Dr. Albensi completed his PhD in Neuroscience at the University of Utah’s School of Medicine in 1995. He obtained advanced training as a Postdoctoral Fellow at the Georgetown Institute of Cognitive and Computational Sciences (GICCS) at Georgetown University Medical Center where he worked with a high field MRI system for assessing brain trauma and its effect on hippocampal structure and physiology. Thereafter he trained under Dr. Mark Mattson as a Postdoctoral Scholar at the Sanders-Brown Center on Aging at the University of Kentucky’s Medical School and studied the involvement of NF-kB in synaptic plasticity. Subsequently, he participated in clinical trials research at Pfizer, Inc. in Ann Arbor, Michigan. Currently he holds the Honourable Douglas Everett, Patricia Everett and the Royal Canadian Properties Endowment Fund Chair and is an Associate Professor of Pharmacology and Therapeutics at the University of Manitoba, Winnipeg, Canada. In addition, he is an Adjunct Professor of Electrical and Computer Engineering at this same school and a Principal Investigator in the Division of Neurodegenerative Disorders at the St. Boniface Research Centre. He is also a Research Affiliate for the University of Manitoba’s Centre on Aging and a Scientist at the Manitoba Institute for Child Health (MICH).

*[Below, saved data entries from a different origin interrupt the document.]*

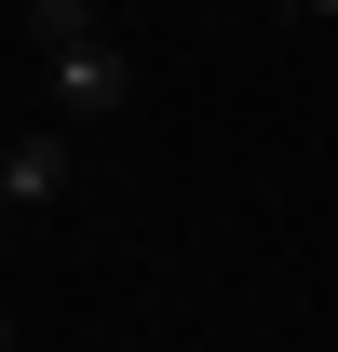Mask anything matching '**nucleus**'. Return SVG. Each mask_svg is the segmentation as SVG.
<instances>
[{
    "label": "nucleus",
    "mask_w": 338,
    "mask_h": 352,
    "mask_svg": "<svg viewBox=\"0 0 338 352\" xmlns=\"http://www.w3.org/2000/svg\"><path fill=\"white\" fill-rule=\"evenodd\" d=\"M0 352H14V311H0Z\"/></svg>",
    "instance_id": "5"
},
{
    "label": "nucleus",
    "mask_w": 338,
    "mask_h": 352,
    "mask_svg": "<svg viewBox=\"0 0 338 352\" xmlns=\"http://www.w3.org/2000/svg\"><path fill=\"white\" fill-rule=\"evenodd\" d=\"M27 41H41V54H68V41H95V0H27Z\"/></svg>",
    "instance_id": "3"
},
{
    "label": "nucleus",
    "mask_w": 338,
    "mask_h": 352,
    "mask_svg": "<svg viewBox=\"0 0 338 352\" xmlns=\"http://www.w3.org/2000/svg\"><path fill=\"white\" fill-rule=\"evenodd\" d=\"M0 190H14V217H27V204H54V190H68V122L14 135V149H0Z\"/></svg>",
    "instance_id": "2"
},
{
    "label": "nucleus",
    "mask_w": 338,
    "mask_h": 352,
    "mask_svg": "<svg viewBox=\"0 0 338 352\" xmlns=\"http://www.w3.org/2000/svg\"><path fill=\"white\" fill-rule=\"evenodd\" d=\"M297 14H311V28H325V14H338V0H297Z\"/></svg>",
    "instance_id": "4"
},
{
    "label": "nucleus",
    "mask_w": 338,
    "mask_h": 352,
    "mask_svg": "<svg viewBox=\"0 0 338 352\" xmlns=\"http://www.w3.org/2000/svg\"><path fill=\"white\" fill-rule=\"evenodd\" d=\"M41 82H54V122H122V95H135V68H122V41L95 28V41L41 54Z\"/></svg>",
    "instance_id": "1"
}]
</instances>
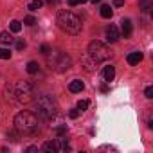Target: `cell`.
Wrapping results in <instances>:
<instances>
[{
  "instance_id": "6da1fadb",
  "label": "cell",
  "mask_w": 153,
  "mask_h": 153,
  "mask_svg": "<svg viewBox=\"0 0 153 153\" xmlns=\"http://www.w3.org/2000/svg\"><path fill=\"white\" fill-rule=\"evenodd\" d=\"M15 130L20 135H34L40 131V121L33 112H20L15 117Z\"/></svg>"
},
{
  "instance_id": "7a4b0ae2",
  "label": "cell",
  "mask_w": 153,
  "mask_h": 153,
  "mask_svg": "<svg viewBox=\"0 0 153 153\" xmlns=\"http://www.w3.org/2000/svg\"><path fill=\"white\" fill-rule=\"evenodd\" d=\"M56 22H58V27L61 31H65L67 34H79L81 29H83V24H81L79 16L74 15L72 11H59Z\"/></svg>"
},
{
  "instance_id": "3957f363",
  "label": "cell",
  "mask_w": 153,
  "mask_h": 153,
  "mask_svg": "<svg viewBox=\"0 0 153 153\" xmlns=\"http://www.w3.org/2000/svg\"><path fill=\"white\" fill-rule=\"evenodd\" d=\"M11 99L20 103V105H29L33 99H34V90H33V85L27 83V81H20L16 85H13V90H11Z\"/></svg>"
},
{
  "instance_id": "277c9868",
  "label": "cell",
  "mask_w": 153,
  "mask_h": 153,
  "mask_svg": "<svg viewBox=\"0 0 153 153\" xmlns=\"http://www.w3.org/2000/svg\"><path fill=\"white\" fill-rule=\"evenodd\" d=\"M36 112L43 119H52L58 114V103L52 96H42L36 101Z\"/></svg>"
},
{
  "instance_id": "5b68a950",
  "label": "cell",
  "mask_w": 153,
  "mask_h": 153,
  "mask_svg": "<svg viewBox=\"0 0 153 153\" xmlns=\"http://www.w3.org/2000/svg\"><path fill=\"white\" fill-rule=\"evenodd\" d=\"M88 56L92 58L94 63H101L112 58V51L103 43V42H90L88 43Z\"/></svg>"
},
{
  "instance_id": "8992f818",
  "label": "cell",
  "mask_w": 153,
  "mask_h": 153,
  "mask_svg": "<svg viewBox=\"0 0 153 153\" xmlns=\"http://www.w3.org/2000/svg\"><path fill=\"white\" fill-rule=\"evenodd\" d=\"M49 63H51V67H54L56 72H65V70H68L70 65H72L70 58H68L65 52H54L52 56H49Z\"/></svg>"
},
{
  "instance_id": "52a82bcc",
  "label": "cell",
  "mask_w": 153,
  "mask_h": 153,
  "mask_svg": "<svg viewBox=\"0 0 153 153\" xmlns=\"http://www.w3.org/2000/svg\"><path fill=\"white\" fill-rule=\"evenodd\" d=\"M119 38H121V33H119V29H117L115 25H110V27L106 29V40H108L110 43H115Z\"/></svg>"
},
{
  "instance_id": "ba28073f",
  "label": "cell",
  "mask_w": 153,
  "mask_h": 153,
  "mask_svg": "<svg viewBox=\"0 0 153 153\" xmlns=\"http://www.w3.org/2000/svg\"><path fill=\"white\" fill-rule=\"evenodd\" d=\"M121 34H123L124 38H130V36H131V22H130L128 18L121 20Z\"/></svg>"
},
{
  "instance_id": "9c48e42d",
  "label": "cell",
  "mask_w": 153,
  "mask_h": 153,
  "mask_svg": "<svg viewBox=\"0 0 153 153\" xmlns=\"http://www.w3.org/2000/svg\"><path fill=\"white\" fill-rule=\"evenodd\" d=\"M142 58H144V54L139 52V51H135V52H130V54H128L126 61H128L130 65H139V63L142 61Z\"/></svg>"
},
{
  "instance_id": "30bf717a",
  "label": "cell",
  "mask_w": 153,
  "mask_h": 153,
  "mask_svg": "<svg viewBox=\"0 0 153 153\" xmlns=\"http://www.w3.org/2000/svg\"><path fill=\"white\" fill-rule=\"evenodd\" d=\"M83 88H85V85H83V81H79V79H74V81H70V85H68V90L74 92V94L81 92Z\"/></svg>"
},
{
  "instance_id": "8fae6325",
  "label": "cell",
  "mask_w": 153,
  "mask_h": 153,
  "mask_svg": "<svg viewBox=\"0 0 153 153\" xmlns=\"http://www.w3.org/2000/svg\"><path fill=\"white\" fill-rule=\"evenodd\" d=\"M103 76H105V81H114V78H115V68L112 65H106L105 70H103Z\"/></svg>"
},
{
  "instance_id": "7c38bea8",
  "label": "cell",
  "mask_w": 153,
  "mask_h": 153,
  "mask_svg": "<svg viewBox=\"0 0 153 153\" xmlns=\"http://www.w3.org/2000/svg\"><path fill=\"white\" fill-rule=\"evenodd\" d=\"M0 43H4V45H9V43H13V38H11V34L9 33H0Z\"/></svg>"
},
{
  "instance_id": "4fadbf2b",
  "label": "cell",
  "mask_w": 153,
  "mask_h": 153,
  "mask_svg": "<svg viewBox=\"0 0 153 153\" xmlns=\"http://www.w3.org/2000/svg\"><path fill=\"white\" fill-rule=\"evenodd\" d=\"M99 13H101V16H103V18H112V7H110V6H106V4H105V6H101V11H99Z\"/></svg>"
},
{
  "instance_id": "5bb4252c",
  "label": "cell",
  "mask_w": 153,
  "mask_h": 153,
  "mask_svg": "<svg viewBox=\"0 0 153 153\" xmlns=\"http://www.w3.org/2000/svg\"><path fill=\"white\" fill-rule=\"evenodd\" d=\"M25 68H27V72H29V74H36V72L40 70V65H38L36 61H29Z\"/></svg>"
},
{
  "instance_id": "9a60e30c",
  "label": "cell",
  "mask_w": 153,
  "mask_h": 153,
  "mask_svg": "<svg viewBox=\"0 0 153 153\" xmlns=\"http://www.w3.org/2000/svg\"><path fill=\"white\" fill-rule=\"evenodd\" d=\"M9 27H11L13 33H20V31H22V24H20L18 20H13V22L9 24Z\"/></svg>"
},
{
  "instance_id": "2e32d148",
  "label": "cell",
  "mask_w": 153,
  "mask_h": 153,
  "mask_svg": "<svg viewBox=\"0 0 153 153\" xmlns=\"http://www.w3.org/2000/svg\"><path fill=\"white\" fill-rule=\"evenodd\" d=\"M88 106H90V101H88V99H81V101L78 103V110H79V112H85Z\"/></svg>"
},
{
  "instance_id": "e0dca14e",
  "label": "cell",
  "mask_w": 153,
  "mask_h": 153,
  "mask_svg": "<svg viewBox=\"0 0 153 153\" xmlns=\"http://www.w3.org/2000/svg\"><path fill=\"white\" fill-rule=\"evenodd\" d=\"M42 6H43V2H42V0H33V2L29 4V9H31V11H38Z\"/></svg>"
},
{
  "instance_id": "ac0fdd59",
  "label": "cell",
  "mask_w": 153,
  "mask_h": 153,
  "mask_svg": "<svg viewBox=\"0 0 153 153\" xmlns=\"http://www.w3.org/2000/svg\"><path fill=\"white\" fill-rule=\"evenodd\" d=\"M42 149H43V151H56V148H54V140L45 142V144L42 146Z\"/></svg>"
},
{
  "instance_id": "d6986e66",
  "label": "cell",
  "mask_w": 153,
  "mask_h": 153,
  "mask_svg": "<svg viewBox=\"0 0 153 153\" xmlns=\"http://www.w3.org/2000/svg\"><path fill=\"white\" fill-rule=\"evenodd\" d=\"M139 6H140L142 11H149V7H151V0H140Z\"/></svg>"
},
{
  "instance_id": "ffe728a7",
  "label": "cell",
  "mask_w": 153,
  "mask_h": 153,
  "mask_svg": "<svg viewBox=\"0 0 153 153\" xmlns=\"http://www.w3.org/2000/svg\"><path fill=\"white\" fill-rule=\"evenodd\" d=\"M9 58H11L9 49H2V47H0V59H9Z\"/></svg>"
},
{
  "instance_id": "44dd1931",
  "label": "cell",
  "mask_w": 153,
  "mask_h": 153,
  "mask_svg": "<svg viewBox=\"0 0 153 153\" xmlns=\"http://www.w3.org/2000/svg\"><path fill=\"white\" fill-rule=\"evenodd\" d=\"M40 52H42V54H43V56H49V54H51V52H52V51H51V47H49V45H47V43H43V45H42V47H40Z\"/></svg>"
},
{
  "instance_id": "7402d4cb",
  "label": "cell",
  "mask_w": 153,
  "mask_h": 153,
  "mask_svg": "<svg viewBox=\"0 0 153 153\" xmlns=\"http://www.w3.org/2000/svg\"><path fill=\"white\" fill-rule=\"evenodd\" d=\"M79 114H81V112H79L78 108H72V110L68 112V117H70V119H78V117H79Z\"/></svg>"
},
{
  "instance_id": "603a6c76",
  "label": "cell",
  "mask_w": 153,
  "mask_h": 153,
  "mask_svg": "<svg viewBox=\"0 0 153 153\" xmlns=\"http://www.w3.org/2000/svg\"><path fill=\"white\" fill-rule=\"evenodd\" d=\"M24 24H25V25H34V24H36V18H34V16H25V18H24Z\"/></svg>"
},
{
  "instance_id": "cb8c5ba5",
  "label": "cell",
  "mask_w": 153,
  "mask_h": 153,
  "mask_svg": "<svg viewBox=\"0 0 153 153\" xmlns=\"http://www.w3.org/2000/svg\"><path fill=\"white\" fill-rule=\"evenodd\" d=\"M87 2V0H68V6H79V4H85Z\"/></svg>"
},
{
  "instance_id": "d4e9b609",
  "label": "cell",
  "mask_w": 153,
  "mask_h": 153,
  "mask_svg": "<svg viewBox=\"0 0 153 153\" xmlns=\"http://www.w3.org/2000/svg\"><path fill=\"white\" fill-rule=\"evenodd\" d=\"M144 94H146V97H148V99H151V97H153V88H151V87H148V88L144 90Z\"/></svg>"
},
{
  "instance_id": "484cf974",
  "label": "cell",
  "mask_w": 153,
  "mask_h": 153,
  "mask_svg": "<svg viewBox=\"0 0 153 153\" xmlns=\"http://www.w3.org/2000/svg\"><path fill=\"white\" fill-rule=\"evenodd\" d=\"M16 49H18V51L25 49V42H24V40H18V42H16Z\"/></svg>"
},
{
  "instance_id": "4316f807",
  "label": "cell",
  "mask_w": 153,
  "mask_h": 153,
  "mask_svg": "<svg viewBox=\"0 0 153 153\" xmlns=\"http://www.w3.org/2000/svg\"><path fill=\"white\" fill-rule=\"evenodd\" d=\"M114 6H115V7H121V6H124V0H114Z\"/></svg>"
},
{
  "instance_id": "83f0119b",
  "label": "cell",
  "mask_w": 153,
  "mask_h": 153,
  "mask_svg": "<svg viewBox=\"0 0 153 153\" xmlns=\"http://www.w3.org/2000/svg\"><path fill=\"white\" fill-rule=\"evenodd\" d=\"M27 151H38V148H36V146H29Z\"/></svg>"
},
{
  "instance_id": "f1b7e54d",
  "label": "cell",
  "mask_w": 153,
  "mask_h": 153,
  "mask_svg": "<svg viewBox=\"0 0 153 153\" xmlns=\"http://www.w3.org/2000/svg\"><path fill=\"white\" fill-rule=\"evenodd\" d=\"M47 2H49V4L52 6V4H58V0H47Z\"/></svg>"
},
{
  "instance_id": "f546056e",
  "label": "cell",
  "mask_w": 153,
  "mask_h": 153,
  "mask_svg": "<svg viewBox=\"0 0 153 153\" xmlns=\"http://www.w3.org/2000/svg\"><path fill=\"white\" fill-rule=\"evenodd\" d=\"M90 2H92V4H97V2H101V0H90Z\"/></svg>"
}]
</instances>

He has published more than 100 articles that include peer-reviewed experimental papers, invited book chapters and reviews, abstracts, and other CNS relevant manuscripts on synaptic plasticity, memory, and neuronal excitability. In addition he has been a member of several grant review panels around the world, including the NIH, CIHR, Alzheimer’s Society of Canada, Alzheimer’s Association (USA), Wellcome Trust, American Institute of Biological Sciences, and the U.S. Civilian Research & Development Foundation. He is also on the editorial board of CNS and Neurological Disorders - Drug Targets. He is married and lives in Winnipeg, Canada with his four daughters.